“Com’è difficile essere cattivi” - L'anima buona di Monica Guerritore

“Com’è difficile essere cattivi”  - L'anima buona di Monica Guerritore

La prostituta Shen Te è l’unica anima buona che gli dèi, durante una lunga ricerca, sono riusciti a trovare nella capitale della regione cinese del Sezuan. Le tre divinità vorrebbero dimostrare che, con l’esistenza della donna e nonostante la miseria e la malvagità che pervade gli esseri umani, è ancora possibile rispettare i loro severi comandamenti. 
Poiché Shen Te li ha ospitati presso la sua casa, questi le lasciano in dono una somma di denaro sufficiente a farle sperare in una vita migliore, con la promessa di restare altruista e caritatevole con il prossimo. La donna, con il poco che riesce a costruire per sé, fa del bene a tutti i bisognosi del quartiere, ma questo la porta ad essere circondata di personaggi falsi, avidi ed egoisti, che si approfittano dei suoi averi e della sua bontà.

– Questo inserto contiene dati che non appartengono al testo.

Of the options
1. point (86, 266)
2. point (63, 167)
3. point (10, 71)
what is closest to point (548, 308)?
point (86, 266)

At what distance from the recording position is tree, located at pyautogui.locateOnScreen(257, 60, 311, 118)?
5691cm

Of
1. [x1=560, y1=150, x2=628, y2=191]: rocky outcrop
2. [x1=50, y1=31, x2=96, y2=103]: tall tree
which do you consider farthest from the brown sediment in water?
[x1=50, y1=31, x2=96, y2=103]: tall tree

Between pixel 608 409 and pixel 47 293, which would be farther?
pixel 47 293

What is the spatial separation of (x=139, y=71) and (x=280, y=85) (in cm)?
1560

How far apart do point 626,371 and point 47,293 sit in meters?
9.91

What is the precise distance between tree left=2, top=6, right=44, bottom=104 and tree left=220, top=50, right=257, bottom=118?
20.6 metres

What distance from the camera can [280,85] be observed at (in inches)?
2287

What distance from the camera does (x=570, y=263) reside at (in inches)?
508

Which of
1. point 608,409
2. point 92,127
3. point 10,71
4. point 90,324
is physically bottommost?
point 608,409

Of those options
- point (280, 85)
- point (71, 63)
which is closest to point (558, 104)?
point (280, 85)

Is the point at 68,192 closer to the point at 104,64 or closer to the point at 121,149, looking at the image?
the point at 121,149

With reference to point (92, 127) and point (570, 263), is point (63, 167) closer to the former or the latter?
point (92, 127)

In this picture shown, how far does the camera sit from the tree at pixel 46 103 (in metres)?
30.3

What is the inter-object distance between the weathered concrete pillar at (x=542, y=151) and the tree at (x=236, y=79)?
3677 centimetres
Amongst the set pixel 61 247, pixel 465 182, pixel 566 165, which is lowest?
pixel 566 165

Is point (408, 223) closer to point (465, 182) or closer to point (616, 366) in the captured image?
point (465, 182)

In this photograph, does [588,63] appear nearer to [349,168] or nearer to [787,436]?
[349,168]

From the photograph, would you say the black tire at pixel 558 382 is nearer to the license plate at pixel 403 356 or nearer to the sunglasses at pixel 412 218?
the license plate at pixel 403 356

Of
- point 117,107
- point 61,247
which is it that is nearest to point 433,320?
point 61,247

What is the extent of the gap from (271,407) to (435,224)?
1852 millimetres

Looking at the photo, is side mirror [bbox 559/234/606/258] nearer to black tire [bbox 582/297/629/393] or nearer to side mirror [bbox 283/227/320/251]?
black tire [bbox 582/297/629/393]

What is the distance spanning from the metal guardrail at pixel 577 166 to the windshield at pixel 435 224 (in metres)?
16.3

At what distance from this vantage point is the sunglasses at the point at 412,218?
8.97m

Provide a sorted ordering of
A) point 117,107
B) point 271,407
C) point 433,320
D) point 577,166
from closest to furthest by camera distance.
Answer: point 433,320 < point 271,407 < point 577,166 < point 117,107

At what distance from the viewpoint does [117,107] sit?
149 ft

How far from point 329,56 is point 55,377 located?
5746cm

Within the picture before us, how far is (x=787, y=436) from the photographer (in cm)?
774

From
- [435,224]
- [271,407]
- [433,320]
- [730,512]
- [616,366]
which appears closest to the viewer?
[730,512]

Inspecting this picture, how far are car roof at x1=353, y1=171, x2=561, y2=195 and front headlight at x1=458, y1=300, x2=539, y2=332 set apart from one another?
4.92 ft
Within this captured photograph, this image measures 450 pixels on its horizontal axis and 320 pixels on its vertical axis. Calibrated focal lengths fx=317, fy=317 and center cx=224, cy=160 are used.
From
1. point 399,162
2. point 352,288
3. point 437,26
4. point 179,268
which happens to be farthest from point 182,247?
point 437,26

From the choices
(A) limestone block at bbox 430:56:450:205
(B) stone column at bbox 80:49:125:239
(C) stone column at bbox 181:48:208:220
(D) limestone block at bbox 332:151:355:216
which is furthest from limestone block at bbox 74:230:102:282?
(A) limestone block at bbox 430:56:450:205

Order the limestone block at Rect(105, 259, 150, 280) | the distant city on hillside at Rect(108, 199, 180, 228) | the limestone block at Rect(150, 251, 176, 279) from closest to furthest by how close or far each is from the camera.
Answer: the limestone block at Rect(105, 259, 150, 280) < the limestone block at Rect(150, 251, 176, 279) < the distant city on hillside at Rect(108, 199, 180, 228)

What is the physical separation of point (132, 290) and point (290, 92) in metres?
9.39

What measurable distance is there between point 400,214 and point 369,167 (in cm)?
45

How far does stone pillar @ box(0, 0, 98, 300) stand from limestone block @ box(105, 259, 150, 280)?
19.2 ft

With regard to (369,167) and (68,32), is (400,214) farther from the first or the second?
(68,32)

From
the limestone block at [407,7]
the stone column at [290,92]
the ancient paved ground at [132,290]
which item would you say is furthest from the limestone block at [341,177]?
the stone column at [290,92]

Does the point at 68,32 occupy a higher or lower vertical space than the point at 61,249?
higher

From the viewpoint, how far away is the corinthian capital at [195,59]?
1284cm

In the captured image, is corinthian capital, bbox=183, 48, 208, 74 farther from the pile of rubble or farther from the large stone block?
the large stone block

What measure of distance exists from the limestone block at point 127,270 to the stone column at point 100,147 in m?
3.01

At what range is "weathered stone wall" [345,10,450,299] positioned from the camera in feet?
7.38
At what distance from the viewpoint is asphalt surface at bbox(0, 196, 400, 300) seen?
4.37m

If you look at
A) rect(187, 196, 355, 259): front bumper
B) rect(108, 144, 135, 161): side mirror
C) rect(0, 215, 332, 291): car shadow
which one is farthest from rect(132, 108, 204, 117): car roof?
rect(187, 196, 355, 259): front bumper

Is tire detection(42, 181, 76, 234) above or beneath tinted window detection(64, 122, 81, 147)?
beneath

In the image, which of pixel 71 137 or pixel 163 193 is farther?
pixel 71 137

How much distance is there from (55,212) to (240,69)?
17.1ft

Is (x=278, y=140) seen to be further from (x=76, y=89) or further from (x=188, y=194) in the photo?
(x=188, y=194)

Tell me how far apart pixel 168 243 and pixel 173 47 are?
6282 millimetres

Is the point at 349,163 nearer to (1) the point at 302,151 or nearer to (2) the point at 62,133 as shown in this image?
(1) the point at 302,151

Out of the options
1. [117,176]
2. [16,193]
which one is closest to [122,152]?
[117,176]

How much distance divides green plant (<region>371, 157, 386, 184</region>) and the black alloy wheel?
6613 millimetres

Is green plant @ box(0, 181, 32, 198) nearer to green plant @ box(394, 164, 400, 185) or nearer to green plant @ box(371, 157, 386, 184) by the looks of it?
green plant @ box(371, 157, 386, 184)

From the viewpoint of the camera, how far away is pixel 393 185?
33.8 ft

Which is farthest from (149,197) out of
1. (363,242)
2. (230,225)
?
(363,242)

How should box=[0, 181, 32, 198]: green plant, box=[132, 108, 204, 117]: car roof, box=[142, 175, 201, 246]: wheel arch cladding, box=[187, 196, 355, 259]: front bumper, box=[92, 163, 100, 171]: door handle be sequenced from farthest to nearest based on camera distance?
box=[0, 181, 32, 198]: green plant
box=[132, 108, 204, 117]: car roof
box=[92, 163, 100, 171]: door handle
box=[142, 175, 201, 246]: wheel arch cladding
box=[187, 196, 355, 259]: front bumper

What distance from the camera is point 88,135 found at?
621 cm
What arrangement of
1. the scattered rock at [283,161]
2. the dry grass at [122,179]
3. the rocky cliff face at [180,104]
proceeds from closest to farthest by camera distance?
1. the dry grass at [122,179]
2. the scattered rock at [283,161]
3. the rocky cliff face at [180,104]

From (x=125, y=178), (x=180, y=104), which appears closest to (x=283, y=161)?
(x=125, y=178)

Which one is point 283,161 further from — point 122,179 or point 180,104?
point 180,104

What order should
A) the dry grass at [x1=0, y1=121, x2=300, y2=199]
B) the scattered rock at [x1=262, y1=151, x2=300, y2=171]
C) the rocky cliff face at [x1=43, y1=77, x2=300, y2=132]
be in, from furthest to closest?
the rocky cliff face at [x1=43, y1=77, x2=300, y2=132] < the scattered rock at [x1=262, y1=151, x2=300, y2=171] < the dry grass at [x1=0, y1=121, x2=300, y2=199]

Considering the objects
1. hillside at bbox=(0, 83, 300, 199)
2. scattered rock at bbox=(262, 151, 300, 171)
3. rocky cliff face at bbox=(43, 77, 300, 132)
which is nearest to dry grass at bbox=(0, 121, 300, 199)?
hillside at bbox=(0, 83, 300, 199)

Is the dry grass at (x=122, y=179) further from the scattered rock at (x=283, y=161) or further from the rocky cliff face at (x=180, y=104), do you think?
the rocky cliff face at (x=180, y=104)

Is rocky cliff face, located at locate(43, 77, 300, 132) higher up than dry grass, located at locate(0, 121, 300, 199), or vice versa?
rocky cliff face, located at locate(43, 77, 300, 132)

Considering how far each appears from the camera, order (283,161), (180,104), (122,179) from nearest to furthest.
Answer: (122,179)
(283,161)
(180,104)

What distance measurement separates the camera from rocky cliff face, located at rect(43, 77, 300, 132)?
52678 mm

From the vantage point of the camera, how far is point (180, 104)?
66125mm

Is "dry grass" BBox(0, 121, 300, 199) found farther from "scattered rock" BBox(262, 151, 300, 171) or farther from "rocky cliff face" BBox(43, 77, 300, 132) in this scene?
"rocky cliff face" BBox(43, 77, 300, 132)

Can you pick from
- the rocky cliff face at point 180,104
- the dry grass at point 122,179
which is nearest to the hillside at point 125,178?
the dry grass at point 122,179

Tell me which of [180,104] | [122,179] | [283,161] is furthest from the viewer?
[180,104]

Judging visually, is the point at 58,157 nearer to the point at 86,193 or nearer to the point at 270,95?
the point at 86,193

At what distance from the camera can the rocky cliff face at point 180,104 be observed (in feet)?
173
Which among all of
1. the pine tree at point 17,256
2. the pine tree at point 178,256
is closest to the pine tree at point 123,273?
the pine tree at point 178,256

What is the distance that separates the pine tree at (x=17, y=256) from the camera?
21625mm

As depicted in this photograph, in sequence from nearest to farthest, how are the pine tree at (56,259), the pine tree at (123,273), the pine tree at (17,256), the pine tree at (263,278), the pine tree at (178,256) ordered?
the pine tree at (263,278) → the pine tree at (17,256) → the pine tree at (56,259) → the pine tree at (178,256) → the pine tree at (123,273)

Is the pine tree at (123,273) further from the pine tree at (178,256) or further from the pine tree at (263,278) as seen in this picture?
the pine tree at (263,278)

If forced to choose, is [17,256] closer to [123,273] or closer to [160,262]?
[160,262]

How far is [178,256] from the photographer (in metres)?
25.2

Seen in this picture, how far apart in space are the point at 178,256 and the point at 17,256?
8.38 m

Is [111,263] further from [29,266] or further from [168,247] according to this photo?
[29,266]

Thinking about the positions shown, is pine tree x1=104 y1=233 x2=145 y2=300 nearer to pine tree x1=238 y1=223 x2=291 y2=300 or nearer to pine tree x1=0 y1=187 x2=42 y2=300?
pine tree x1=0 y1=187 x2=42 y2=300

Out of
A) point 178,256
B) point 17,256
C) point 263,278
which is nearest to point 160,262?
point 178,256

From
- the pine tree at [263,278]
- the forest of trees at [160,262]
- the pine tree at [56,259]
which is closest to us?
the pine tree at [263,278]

Così è costretta da presentarsi a loro cospetto in vesti differenti, quelle dello scaltro e malvagio cugino Shui Ta, per liberarsene e per tentare di rimettere in sesto la sua situazione economica. 
Ma ciò non è sufficiente: la bontà di Shen Te rimane vittima del fascino di Yang Sun, un aviatore disoccupato, che finge di amarla ma è  solamente interessato al suo denaro.
Nonostante la consapevolezza di certe inclinazioni dell’amato, la donna, pur ormai impersonando sempre l’autoritario cugino per difendersi dai parassiti che cercano di soggiogarla, non riesce ad essere malvagia fino in fondo. La situazione precipita e si svela sua essenza: un’anima buona. 
 
L’amore è stata la più grande debolezza di Shen Te che non le ha permesso di essere buona con gli altri e, allo stesso tempo, con sé stessa. L’ amore per il prossimo ha fatto sì che venisse consumata un pezzetto alla volta da coloro che, a differenza sua, non sanno cosa sia la bontà. 
Monica Guerritore, regista e protagonista di questo spettacolo, ha riportato in scena la versione scenica de L’anima buona di Sezuan di Giorgio Strehler, per omaggiare colui che definisce il suo Maestro: Bertolt Brecht. L’autore mette in scena una serie di personaggi crudi, connotati da forte ambiguità, miseri nella miseria, si affannano per i propri interessi,  non hanno scrupoli, si approfittano di tutto quello che possono - che non ne hanno mai abbastanza. 
 
Personaggi che sono l’emblema dell’uomo e che ricreano delle dinamiche verosimili, se paragonate alla società odierna.  Le anime buone vengono abbandonate da tutti:  dagli affetti e persino dagli dèi.
È difficile essere cattivi, ma a quanto pare, nel Sezuan, è piuttosto naturale. I personaggi  si muovono su uno sfondo indefinito, il cui scorrere del tempo è indicato da un pallido sole e una sfocata luna. Si scambiano saluti, parole, angherie su un girevole che li conduce, da una scena all’altra, in modo continuo e fluido. La luce, senza una precisa fonte, invade i loro corpi e riscalda la scena rendendola surreale, ma così vicina all’immaginario comune della realtà.